In dit besluit komen de volgende maatregelen aan de orde:
1. De artiestenvrijwilligersregeling voor amateurgezelschappen;
2. De reis- en verblijfkostenregeling;
3. De kleine-artiestenregeling;
4. De kostenvergoedingsbeschikking per gezelschap.
1. De artiestenvrijwilligersregeling voor amateurgezelschappen
De artiestenregeling is ook van toepassing op leden van
amateurgezelschappen. Daarbij valt bijvoorbeeld te denken aan fanfares,
harmonieën, zangkoren, carnavals- of toneelverenigingen, waarbij het voor de
hand ligt dat sprake is van het beoefenen van een hobby. In beginsel moet
degene met wie het optreden is overeengekomen (hierna: zaalhouder of
inhoudingsplichtige) loonbelasting inhouden over het aan iedere artiest
toekomende deel van de gage. Bij deze amateurgezelschappen dekt de gage
echter meestal nauwelijks de gemaakte kosten. Dat heeft tot gevolg dat de
geheven loonbelasting bij de aanslag inkomstenbelasting in vrijwel alle
gevallen weer moet worden gerestitueerd.
==========
__Wat te doen__: Ga verder met de tekst over de artiestenregeling voor amateurgezelschappen, direct na de laatste zin. De gegevens die hierna komen, staan helemaal los van deze tekst.

__Gegevens__:
==========
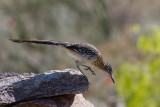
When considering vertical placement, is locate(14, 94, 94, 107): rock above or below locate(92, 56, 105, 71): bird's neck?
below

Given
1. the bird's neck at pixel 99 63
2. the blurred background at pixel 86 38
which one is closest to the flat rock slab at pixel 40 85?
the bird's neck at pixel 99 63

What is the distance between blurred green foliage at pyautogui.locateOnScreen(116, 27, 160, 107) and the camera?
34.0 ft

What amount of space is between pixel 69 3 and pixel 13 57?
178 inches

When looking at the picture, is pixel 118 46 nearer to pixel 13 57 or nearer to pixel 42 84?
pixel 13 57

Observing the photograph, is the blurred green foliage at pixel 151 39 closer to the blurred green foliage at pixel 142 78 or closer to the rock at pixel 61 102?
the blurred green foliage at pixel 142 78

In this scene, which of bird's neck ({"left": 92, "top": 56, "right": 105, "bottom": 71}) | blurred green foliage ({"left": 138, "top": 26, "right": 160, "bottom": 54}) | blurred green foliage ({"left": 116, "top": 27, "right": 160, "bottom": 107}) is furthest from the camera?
==========
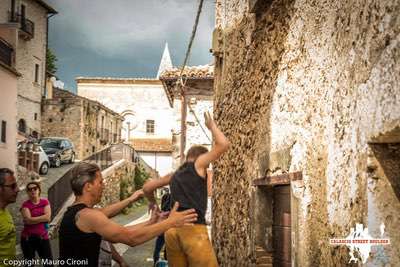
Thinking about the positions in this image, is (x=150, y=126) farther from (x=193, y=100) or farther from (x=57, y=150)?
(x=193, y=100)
==========
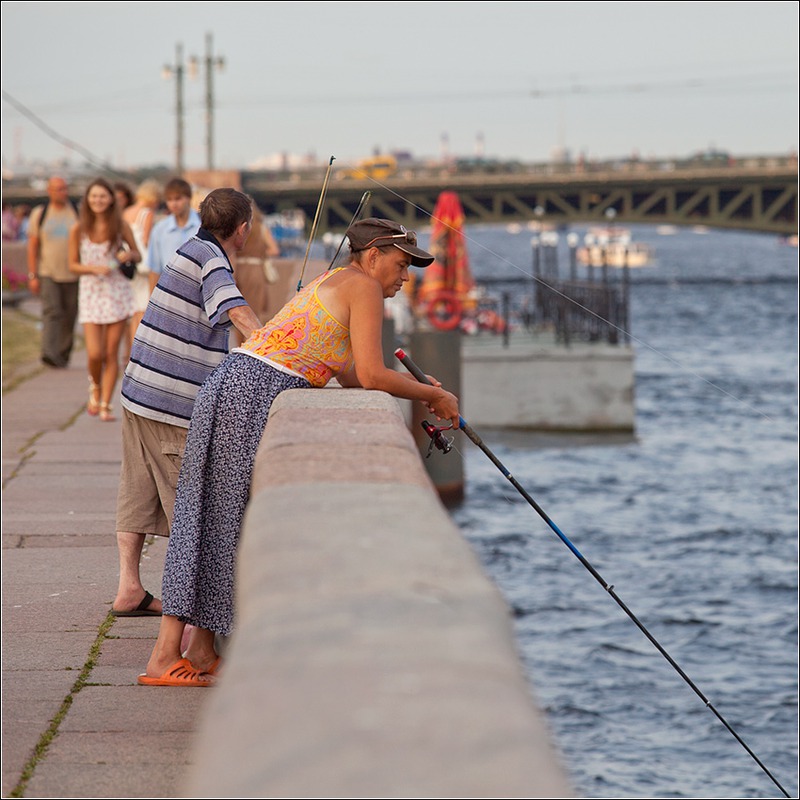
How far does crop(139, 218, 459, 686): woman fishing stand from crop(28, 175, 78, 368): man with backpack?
==========
__Antwoord__:
In deze situatie kan de inhouding van loonbelasting weliswaar worden
vermeden met behulp van een door de inspecteur af te geven
kostenvergoedingsbeschikking, maar aan deze werkwijze zijn voor alle
betrokkenen administratieve lasten verbonden.
De administratieve verplichtingen voor amateurgezelschappen kunnen
aanzienlijk worden verminderd als (bijvoorbeeld) de leider van het
gezelschap over een inhoudingsplichtigenverklaring beschikt. De
(oorspronkelijke) inhoudingsplichtige hoeft immers geen loonbelasting in te
houden als hij de gage uitbetaalt aan iemand die in het bezit is van een
geldige inhoudingsplichtigenverklaring. In artikel 5, derde en vierde lid,
van de Uitvoeringsregeling loonbelasting 2001 is geregeld aan wie een
dergelijke verklaring kan worden afgegeven. Zoals daaruit blijkt wordt een
inhoudingsplichtigenverklaring niet afgegeven aan een niet in Nederland
wonend (gevestigd) persoon of lichaam.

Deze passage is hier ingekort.